I use a GWS Super Vee with a 3/8" 50 ft cable for clogged kitchen and bathroom stacks. I usually disassemble the trap, and go in that way. The machine usually works great, but I found these two little L-shaped metal pieces (with a half-circle cut at the short end) that fell out of the head assembly. I discovered they are called "cable grippers", and the fact that these came out is probably the reason why the cable will slide freely in and out no matter whether the collar is pushed up or pulled back. Normally, when you pull back on the collar, it tightens on the cable and won't let it go in or out, but still allows it to spin freely. When you push the collar forward, it frees the cable to be pulled out or pushed in.

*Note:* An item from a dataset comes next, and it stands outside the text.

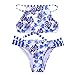 Produktbild Damen Bikini Set Rosennie Push Up Neckholder Strappy Cutouts Bademode Gefüttert Sexy Floral Printed Bikini Sets zwei Stück Split-Badeanzug Badeanzüge Swimwear Spielanzüge Beach Suit (Blau, L)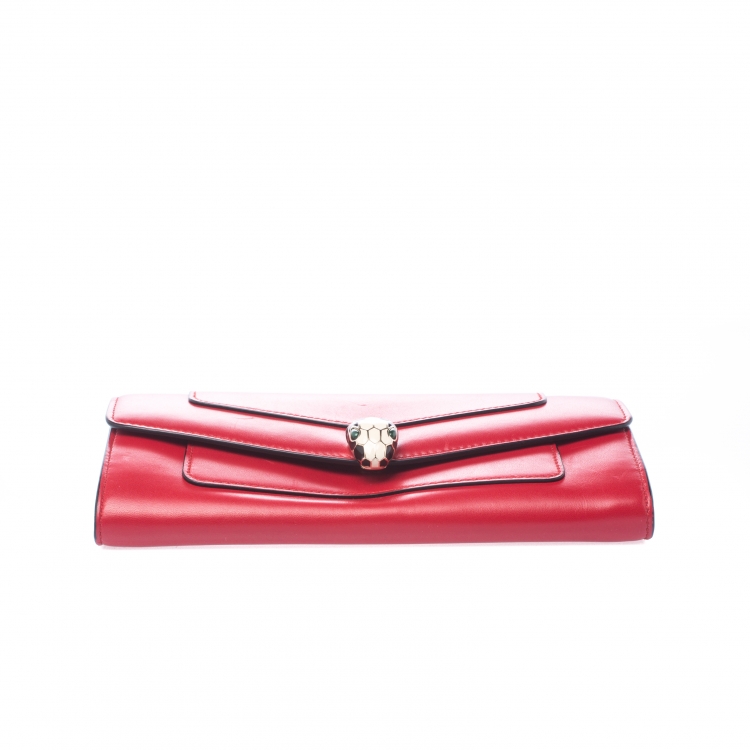 Pre Owned Bvlgari Red Leather Serpenti Forever Wallet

My problem is this: my machine's cable won't stay gripped, and I've tried to put those two pieces back in, but I can't figure out where they go, or what they attach to. Does anybody have any ideas how to fix these things? Is there something easy I'm missing here?


----------



## TomSV650 (Jun 18, 2008)

Those grlppers are junk, you need a good jacobs chuck.


----------



## 504Plumber (Jan 26, 2011)

I wish they would fall out of my machine. It is so irritating when you're trying to run it and the sleeve pulls down.


----------



## Koolkat (Jun 30, 2013)

I figured it out. Go to your wholesaler and get a set of SV-25 Cable Grippers. They come as a pair in a little plastic box, with instructions for changing them. It's easy: undo the slotted set screw and the Allen one, then slide the front collar and the big orange collar off the shaft. The grippers attach to the shaft with two big Phillips screws 180 degrees apart on the shaft. Face each of them so the half-moon end points into the hole in the shaft right behind where they screw on, then screw them down. Put the big orange collar back on, then the end collar, put in and lock down the two set screws, and you're done. check it by pulling the big orange collar all the way back: the cable should lock in place. Push the collar forward, and the cable should slide in and out freely. That's it!

I guess when you use these machines, you have to learn how to fix them, too, so you can rely on these tools to bring in those big drain-cleaning bucks.


----------